Former three-term, two-district Democratic Rep. Alan Grayson has filed to run again for Congress in yet another district — but he’s not doing so with any real intention of returning to Washington D.C.
Grayson filed to run Wednesday as a write-in candidate in Florida’s 6th Congressional District, which covers a stretch from eastern Lake County to St. John’s County and is represented by Republican U.S. Rep. Michael Waltz of St. Augustine Beach.
This isn’t about beating Waltz though. Grayson just wants to mess with him.
Grayson said Thursday that this is about limiting Waltz’s ability to promote himself and other Republicans through the congressional perk known as “franking,” which allows members of Congress to communicate with constituents at taxpayers’ expense.
If Waltz has an election opponent, whether a Democrat, some other party member, or even a write-in, the Congressman’s use of franking, whether by mail, email, social media or some other medium, has to stop 90 days before a general election. If there’s no opponent, there’s no limit. Most members get about $200,000 a year for franking. Some get more.
Grayson said that’s been something he’s focused on in the past, sometimes encouraging someone else to file in some race somewhere, where a Republican looked like he or she might be unchallenged.
“I told people I don’t think it’s a good idea to let the other side go unscathed and I’ve tried to recruit people to do this to cut off the franking budget for people on the other side,” he said. “Now basically I’m trying to demonstrate to people how to do it, by doing it myself.”
“That’s the point. I don’t expect to win in a write-in campaign as a member of Congress. That’s not realistic at all,” Grayson said. “But what it does is kill the franking for that particular Republican, starting a few months from now.”
Grayson, a lawyer from Windermere, was one of the brashest, most outspoken and most controversial progressive members Congress during his three terms. He became both a warrior symbol of the Democratic Party’s left wing, and a Republicans’ symbol of what they thought was wrong with Democrats.
He represented Florida’s 8th Congressional District in 2009 and 10, but lost a 2010 reelection bid to Republican Rep. Dan Webster, after redistricting essentially turned that area into Florida’s 10th Congressional District. He ran again in 2012, this time in neighboring Florida’s 9th Congressional District, and won. He represented that district through 2016. That year he lost a bid for the U.S. Senate and left Congress. He tried to return in 2018, but the new CD 9 incumbent, Democratic Rep. Darren Soto, beat him in the primary.

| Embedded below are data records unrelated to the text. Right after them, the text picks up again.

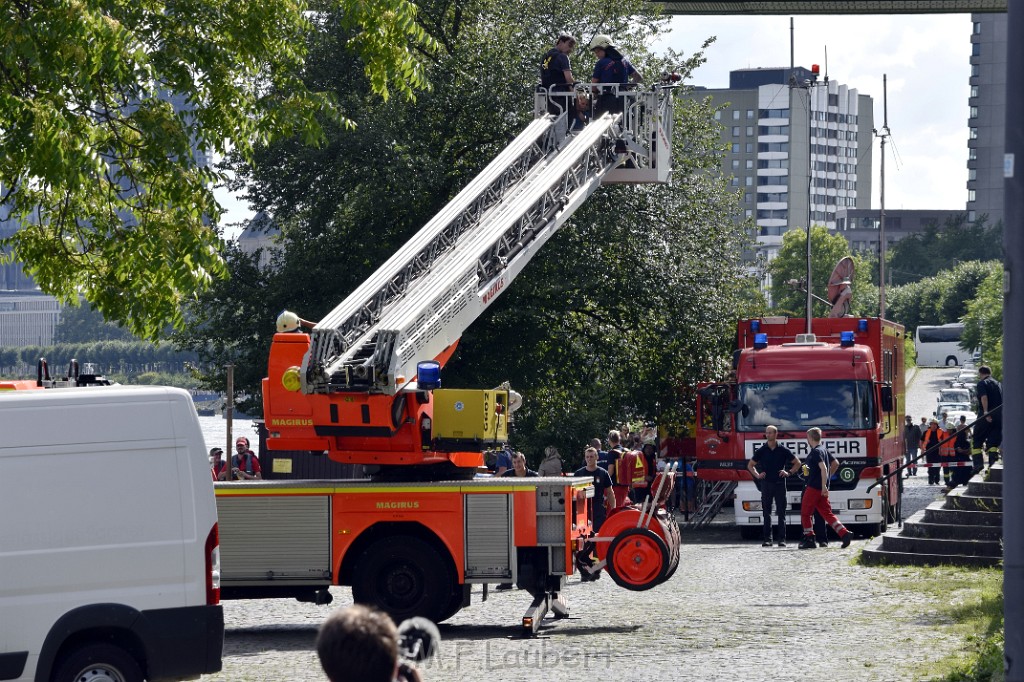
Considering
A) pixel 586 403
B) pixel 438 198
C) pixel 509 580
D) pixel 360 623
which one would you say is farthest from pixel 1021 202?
pixel 586 403

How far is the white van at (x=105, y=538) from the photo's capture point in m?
9.36

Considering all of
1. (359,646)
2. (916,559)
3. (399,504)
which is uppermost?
(359,646)

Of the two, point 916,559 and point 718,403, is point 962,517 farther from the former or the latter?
point 718,403

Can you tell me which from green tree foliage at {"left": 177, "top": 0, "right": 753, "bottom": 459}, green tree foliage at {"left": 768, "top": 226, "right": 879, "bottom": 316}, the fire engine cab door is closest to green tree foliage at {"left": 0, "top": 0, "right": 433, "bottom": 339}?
the fire engine cab door

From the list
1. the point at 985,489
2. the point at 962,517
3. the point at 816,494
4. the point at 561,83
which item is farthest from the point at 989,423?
the point at 561,83

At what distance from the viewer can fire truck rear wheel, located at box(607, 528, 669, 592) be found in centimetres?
1400

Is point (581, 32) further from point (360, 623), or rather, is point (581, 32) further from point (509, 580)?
point (360, 623)

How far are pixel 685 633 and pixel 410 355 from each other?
3526 mm

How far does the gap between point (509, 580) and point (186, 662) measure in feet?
15.3

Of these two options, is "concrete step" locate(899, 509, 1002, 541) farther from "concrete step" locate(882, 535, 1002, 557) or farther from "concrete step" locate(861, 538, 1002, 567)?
"concrete step" locate(861, 538, 1002, 567)

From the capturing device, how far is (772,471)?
2220 cm

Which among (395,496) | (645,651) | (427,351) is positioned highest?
(427,351)

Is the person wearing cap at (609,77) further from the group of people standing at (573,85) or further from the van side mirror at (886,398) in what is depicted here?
the van side mirror at (886,398)

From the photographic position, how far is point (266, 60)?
43.3 feet
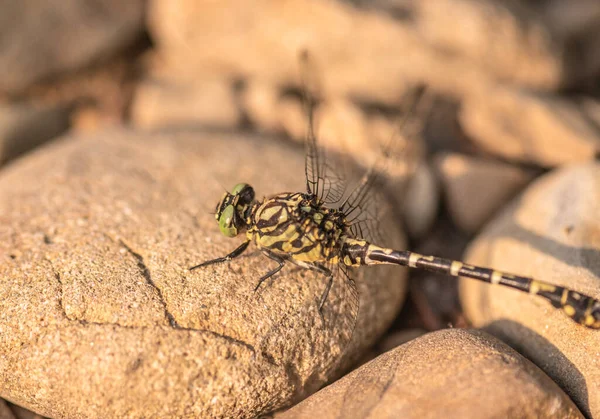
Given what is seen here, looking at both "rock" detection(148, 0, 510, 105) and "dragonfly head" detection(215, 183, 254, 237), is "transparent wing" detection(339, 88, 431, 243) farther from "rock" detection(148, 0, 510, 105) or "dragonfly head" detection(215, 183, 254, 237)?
"rock" detection(148, 0, 510, 105)

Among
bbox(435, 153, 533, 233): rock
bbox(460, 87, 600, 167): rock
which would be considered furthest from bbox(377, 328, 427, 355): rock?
bbox(460, 87, 600, 167): rock

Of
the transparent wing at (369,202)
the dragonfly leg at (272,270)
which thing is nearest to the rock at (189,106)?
the transparent wing at (369,202)

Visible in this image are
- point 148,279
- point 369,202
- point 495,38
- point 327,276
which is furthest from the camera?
point 495,38

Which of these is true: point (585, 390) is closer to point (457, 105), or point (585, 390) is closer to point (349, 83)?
point (457, 105)

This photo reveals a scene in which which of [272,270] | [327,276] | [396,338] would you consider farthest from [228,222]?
[396,338]

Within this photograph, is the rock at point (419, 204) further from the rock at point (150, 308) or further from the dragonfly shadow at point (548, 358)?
the dragonfly shadow at point (548, 358)

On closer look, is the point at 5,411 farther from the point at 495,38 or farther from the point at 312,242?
the point at 495,38

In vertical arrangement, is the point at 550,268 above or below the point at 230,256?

In fact, Waltz has opposition in CD 6 with or without Grayson.
Two Democrats have qualified, lawyer Clint Curtis of Orlando and University of Central Florida instructor Richard Thripp of Daytona Beach.
And there are several other candidates who filed to open campaign accounts but have not qualified for the ballot. They have until Friday at noon to qualify.
Grayson said, “It’s working out that way. But there was no way to know.”
Waltz’s campaign declined to comment on Grayson’s action.
Waltz won the CD 6 seat in 2018, succeeding Ron DeSantis, who was elected Governor. The district provides Republicans a seven-point advantage in voter registration and has historically favored Republicans by a larger margin than that.
In 2018, Waltz, a businessman and Army Green Beret who was a first-time candidate, faced Democrat Nancy Soderberg, a former Ambassador under President Barack Obama who had prior election experience. The race became a very high-stakes and high-profit contest with national parties and allied groups pouring money in. Soderberg spent more campaign money, but Waltz soundly defeated her, 56-44.